Oct 08, 2009 - Trinity College Dublin Rises to 43rd in the World by Times Higher Education - QS League Tables
Trinity College Dublin continues to climb the world university rankings, moving up to 43rd place in the Times Higher Education – QS World University Rankings just published. Having entered the top 50 worldwide for the first time in the 2008 THE-QS rankings, this year Trinity has not only consolidated its position but advanced six places on last year’s 49th place. It has also been ranked 13th place in Europe.
Commenting on the significance of the achievement, TCD Provost, Dr John Hegarty said: “Our stated ambition was to be at the front rank of world universities and among the top 50 globally. We have achieved that in a relatively short period of time and this year’s ranking of 43rd place has surpassed that original goal”.
“Such a high ranking is an outstanding achievement for Trinity and reflects the quality of our undergraduate and postgraduate teaching and programmes, the high recognition by employers of our graduates across the world, and our reputation for excellence in research and scholarship by our international peers”.
“In the current economic climate it is very significant that in the international survey of over 3,200 employers, Trinity has moved up to 39th place. This is a strong endorsement by the global workplace of the university’s undergraduate and postgraduate programmes and the calibre of our students. Graduates are a university’s strongest asset. We must remember that the bulk of our graduates go on to employment in Ireland’s open economy, and our students are graduating not just with deep knowledge, but also as creative, clear-thinking and self-starting all-rounders. Trinity being ranked so highly by employers in this survey validates not only the long-standing values of this university, but bodes well for national economic recovery”.

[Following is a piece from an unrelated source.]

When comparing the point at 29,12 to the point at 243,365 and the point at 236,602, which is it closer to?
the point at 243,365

“The challenge for Trinity will now be to sustain and improve its position in the rankings as a university of global consequence. Notwithstanding the challenges of an economic downturn and diminishing public finances, the College’s new Strategic Plan 2009-2014, will be launched next month and aims to further strengthen this performance. Rankings are only one indicator of performance and impact, and we rightly derive satisfaction from external peer validation. Overarching this is our goal that Trinity, by virtue of the strength and quality of our performance in education, research and training, will be a driver and source of creativity, wisdom and economic prosperity for Ireland and the wider world ”.

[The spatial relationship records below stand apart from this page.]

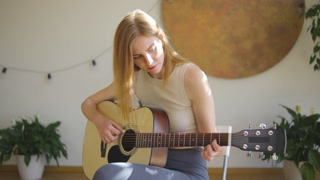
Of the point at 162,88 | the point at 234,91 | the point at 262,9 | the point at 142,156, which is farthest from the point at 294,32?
the point at 142,156

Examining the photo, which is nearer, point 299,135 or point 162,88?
point 162,88

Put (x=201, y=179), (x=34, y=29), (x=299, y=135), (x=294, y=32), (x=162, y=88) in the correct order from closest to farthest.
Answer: (x=201, y=179) → (x=162, y=88) → (x=299, y=135) → (x=294, y=32) → (x=34, y=29)

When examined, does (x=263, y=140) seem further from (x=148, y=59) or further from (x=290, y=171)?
(x=290, y=171)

“Trinity’s achievement and that of our sister universities in Ireland in this year’s rankings has shown that the Government’s investment in education and research is paying off and that the university sector is delivering. Ireland came late to the table and is playing catch up in terms of research investment in comparison with other countries. It is critical that the State’s research programmes and policies such as the Programme for Research in Third Level Institutions (PRTLI) and Strategy for Science, Technology and Innovation (SSTI) are maintained in order to sustain and build on what has been achieved in the past decade and to drive our future success.”